Praying for Strangers A few days ago I was standing in the grocery store when the music playing through the speakers kicked off a song that always makes me want to dance. It’s pretty much a mindless pop song that many might not care for but my body immediately wants to respond. It’s a tune by the group Fine Young Cannibals title ‘She Drives Me Crazy’ which has no correlation to anything other than the fact I remember them playing it one week on 30 Something when it was a hit tv program in relation to one of the episodes. And the song for whatever reason has always made me want to dance. And it made me want to dance that day in the grocery store. I wanted to break out in spontaneous boogie whether anyone did or not but doing my best to maintain a little dignity at all costs I willed my feet to stay flat on the floor and the other parts of my body to concentrate on the bread aisle wheat or white? Whole grain or multi-thousand grain? Sourdough or cinnamon? But here’s the thing – the man standing next to me did it. He broke out in boogie. I saw him out of my peripheral vision walking past him. He was even singing along. I tried not to look at him at all. I certainly didn’t want to smile at him. And I didn’t want his . . . what? freedom maybe – to taint my . . .what? dignification? I’ve never been worried about being dignified and I try real hard not to worry about what people think of me too terribly much because that can lead to all kinds of traps and boxes forever falling down the rabbit hole to perfectionism and pleasing others. BUT – the man kept dancing, I think I heard him speaking to a woman who was asking him questions who might have been his wife, who was not dancing, and who maybe was wishing he would stop this silliness in public. I made it safely out of the bread aisle and gathered up my list of items and headed for the door. But I couldn’t help feeling that I had cheated myself out of a moment that mattered. Just one silly moment in a multitude of otherwise boring moments in my life where I’m just running errands, crossing t’s, dotting i’s. I should have danced. Really I should. Even if it was only for the first few lines of the song.

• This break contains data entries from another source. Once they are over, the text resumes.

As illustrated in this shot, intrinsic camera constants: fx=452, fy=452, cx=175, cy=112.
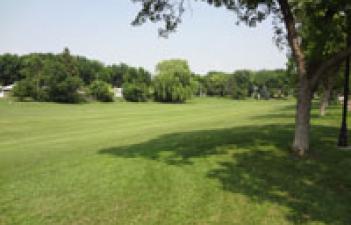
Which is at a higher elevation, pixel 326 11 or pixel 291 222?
pixel 326 11

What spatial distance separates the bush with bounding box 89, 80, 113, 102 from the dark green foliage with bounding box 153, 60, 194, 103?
42.4ft

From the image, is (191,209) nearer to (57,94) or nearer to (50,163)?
(50,163)

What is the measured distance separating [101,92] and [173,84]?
17.8 meters

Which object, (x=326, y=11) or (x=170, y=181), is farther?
(x=326, y=11)

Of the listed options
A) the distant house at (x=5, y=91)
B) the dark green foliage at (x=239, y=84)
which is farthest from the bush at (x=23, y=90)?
the dark green foliage at (x=239, y=84)

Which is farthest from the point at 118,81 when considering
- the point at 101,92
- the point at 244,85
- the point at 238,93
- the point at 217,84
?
the point at 101,92

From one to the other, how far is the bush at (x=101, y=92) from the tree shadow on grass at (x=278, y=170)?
83.3 meters

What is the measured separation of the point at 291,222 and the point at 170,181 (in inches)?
145

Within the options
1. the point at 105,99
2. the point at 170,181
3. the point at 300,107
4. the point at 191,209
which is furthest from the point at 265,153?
the point at 105,99

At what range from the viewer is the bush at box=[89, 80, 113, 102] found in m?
100

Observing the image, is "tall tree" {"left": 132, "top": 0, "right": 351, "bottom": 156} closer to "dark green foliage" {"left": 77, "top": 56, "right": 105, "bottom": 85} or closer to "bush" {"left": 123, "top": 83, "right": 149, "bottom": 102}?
"bush" {"left": 123, "top": 83, "right": 149, "bottom": 102}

The thing is I wanted to and stopped myself from doing so. And it’s exactly the same feeling I have when I want to tell a stranger that I pass that they stood out to me as someone special and that I will be thinking of them, offering a special prayer of blessing for their life before I fall asleep. So many times, for whatever reason, shyness, business, fear that I won’t be well received by the person, stops me. Or wins out if you will against the other side of me that feels compelled to make a short, sweet connection with another human being. I miss the chance of the dance. And not a single time where I’ve felt compelled to connect with someone and overridden that impulse has it not haunted me. I still offer the prayer but just like that silly pop song, the image of that person keeps playing in my head.
So my prayer today is that all those embracing this strange idea to offer up a prayer for a stranger will be a little bolder when we are led to connect with someone to follow the music of our hearts – not our minds. The results of that freedom might just astound us.